Originally issued on Gilles Peterson’s London-based imprint Talkin’ Loud, “Sincere” will arrive on these shores this week via Island/Def Jam, complete with two bonus tracks. A true hybrid, 2-step — or U.K. garage, as it’s also called — incorporates elements of drum’n’bass, speed garage, dancehall, house, and American R&B. Throughout England, the genre’s syncopated beats and impassioned vocals can be heard in the underground and mainstream clubs, in trendy boutiques and restaurants, and on both commercial and pirate radio.
“It really has exploded over the past couple years,” says Cole of 2-step’s current crossover success. “What’s really great is that it’s co-existing in the underground and the overground. Everybody is finding some element of the sound to embrace. And it really wouldn’t be where it is today without pirate radio.”
Rhino Records this week releases a pair of two-CD retrospectives from the late Gram Parsons and Emmylou Harris. The pair collaborated on a pair of acclaimed albums in the ’70s, “G.P.” and “Grievous Angel,” songs from which are featured on Parsons’ anthology, “Sacred Hearts & Fallen Angels.” The Harris set, “The Warner/Reprise Years,” draws from her 23 top-10 country hits as well a host of tracks previously unavailable on CD in the U.S.
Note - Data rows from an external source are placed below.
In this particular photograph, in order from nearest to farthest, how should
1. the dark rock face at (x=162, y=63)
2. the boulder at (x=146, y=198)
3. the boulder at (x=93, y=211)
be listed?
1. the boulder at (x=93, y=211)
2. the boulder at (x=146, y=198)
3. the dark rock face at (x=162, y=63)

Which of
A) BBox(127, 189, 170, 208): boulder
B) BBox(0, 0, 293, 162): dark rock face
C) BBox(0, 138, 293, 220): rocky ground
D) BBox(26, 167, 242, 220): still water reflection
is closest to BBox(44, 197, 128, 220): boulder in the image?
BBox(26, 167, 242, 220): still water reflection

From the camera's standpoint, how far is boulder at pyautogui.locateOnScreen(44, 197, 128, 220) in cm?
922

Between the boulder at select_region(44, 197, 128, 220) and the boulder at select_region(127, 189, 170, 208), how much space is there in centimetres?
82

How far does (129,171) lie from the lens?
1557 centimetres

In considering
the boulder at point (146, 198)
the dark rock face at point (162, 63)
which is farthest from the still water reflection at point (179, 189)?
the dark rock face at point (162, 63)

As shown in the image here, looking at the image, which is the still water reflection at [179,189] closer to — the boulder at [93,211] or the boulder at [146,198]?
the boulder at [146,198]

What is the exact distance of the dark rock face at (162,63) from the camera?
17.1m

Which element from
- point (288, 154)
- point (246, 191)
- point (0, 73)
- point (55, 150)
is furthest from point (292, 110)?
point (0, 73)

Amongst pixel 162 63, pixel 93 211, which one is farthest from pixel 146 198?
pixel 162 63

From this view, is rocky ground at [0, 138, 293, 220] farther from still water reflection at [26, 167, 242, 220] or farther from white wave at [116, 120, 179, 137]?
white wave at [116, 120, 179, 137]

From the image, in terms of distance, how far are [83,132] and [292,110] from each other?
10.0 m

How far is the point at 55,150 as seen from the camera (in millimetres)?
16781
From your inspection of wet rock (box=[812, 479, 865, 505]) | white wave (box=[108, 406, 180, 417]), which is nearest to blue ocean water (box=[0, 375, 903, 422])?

“Sacred Hearts” includes cuts from Parsons’ early work with the International Submarine Band as well as three tracks from his stint with the Byrds. Four cuts are featured from his days with fellow Byrd Chris Hillman in the Flying Burrito Brothers, including the group’s famous cover of the Rolling Stones’ “Wild Horses.” Parsons died on Sept. 19, 1973, of heart failure at age 26 in a motel room in Joshua Tree, Calif.
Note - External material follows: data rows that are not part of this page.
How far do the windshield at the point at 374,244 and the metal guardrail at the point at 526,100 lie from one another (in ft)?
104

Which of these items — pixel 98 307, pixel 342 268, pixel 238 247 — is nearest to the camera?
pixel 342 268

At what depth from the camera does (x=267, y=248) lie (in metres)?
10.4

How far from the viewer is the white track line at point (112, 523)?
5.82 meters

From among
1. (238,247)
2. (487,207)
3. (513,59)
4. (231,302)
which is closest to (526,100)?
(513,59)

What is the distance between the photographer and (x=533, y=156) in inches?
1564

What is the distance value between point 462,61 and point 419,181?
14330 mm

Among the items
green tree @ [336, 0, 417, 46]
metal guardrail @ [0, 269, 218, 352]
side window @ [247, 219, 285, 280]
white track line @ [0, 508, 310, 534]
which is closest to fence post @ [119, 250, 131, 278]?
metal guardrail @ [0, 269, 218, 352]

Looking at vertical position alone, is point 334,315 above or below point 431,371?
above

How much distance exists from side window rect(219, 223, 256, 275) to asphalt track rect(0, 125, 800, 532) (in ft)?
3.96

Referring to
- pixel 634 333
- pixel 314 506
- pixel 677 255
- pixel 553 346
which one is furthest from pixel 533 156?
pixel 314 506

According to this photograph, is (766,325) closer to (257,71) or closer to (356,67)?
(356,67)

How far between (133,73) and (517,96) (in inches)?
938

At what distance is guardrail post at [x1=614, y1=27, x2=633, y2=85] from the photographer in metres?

Additional titles hitting stores this week include R&B vocalist Sunshine Anderson’s “Your Woman” (Soulife/Atlantic); San Francisco-based modern rock outfit Creeper Lagoon’s sophomore album, “Take Back the Universe and Give Me Yesterday” (DreamWorks); veteran indie rock trio Unwound’s “Leaves Turn Inside You” (Kill Rock Stars); the debut album from Bigdumbface, “Duke Lion Fights The Terror,” featuring Limp Bizkit guitarist Wes Borland (Interscope); Celtic group Cherish The Ladies’ “Girls Won’t Leave The Boys Alone” (RCA); an album from country artists Lorrie Morgan and Sammy Kershaw, “I Finally Found Someone” (RCA); and a new set from indie rock collective Thinking Fellers Union Local 282, “Bob Dinners And Larry Noodles Present Tubby Turdner’s Celebrity Avalanche” (Communion).
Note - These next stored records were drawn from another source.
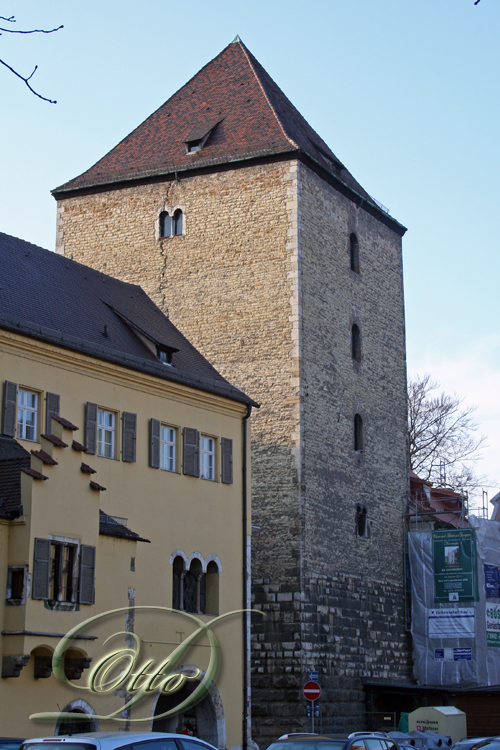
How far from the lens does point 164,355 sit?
26578mm

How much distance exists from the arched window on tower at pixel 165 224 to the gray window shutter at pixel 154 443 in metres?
10.6

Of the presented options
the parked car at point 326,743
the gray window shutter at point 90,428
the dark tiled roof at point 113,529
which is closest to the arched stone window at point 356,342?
the gray window shutter at point 90,428

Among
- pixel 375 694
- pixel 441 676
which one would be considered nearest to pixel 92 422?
pixel 375 694

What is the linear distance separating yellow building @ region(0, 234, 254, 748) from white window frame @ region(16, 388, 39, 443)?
3 centimetres

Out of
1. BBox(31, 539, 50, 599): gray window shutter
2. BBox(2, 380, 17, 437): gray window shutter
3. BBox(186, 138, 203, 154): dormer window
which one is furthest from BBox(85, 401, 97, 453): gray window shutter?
BBox(186, 138, 203, 154): dormer window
Also out this week are reissues of the original soundtracks to film versions of the Who’s “Tommy” and “Quadrophenia” (Polydor), plus the soundtrack to the 1979 documentary “The Kids Are Alright” (MCA); a two-CD greatest-hits set f rom Elvis Costello, “The Very Best Of” (Rhino); reissues of five seminal Miles Davis albums: “At Newport 1958,” “Jazz at the Plaza,” “Milestones,” “‘Round About Midnight,” and “The Best of Miles Davis & John Coltrane” (Columbia/Legacy); and a live album from former Judas Priest frontman Rob Halford’s new band Halford, “Live Insurrection” (CMC).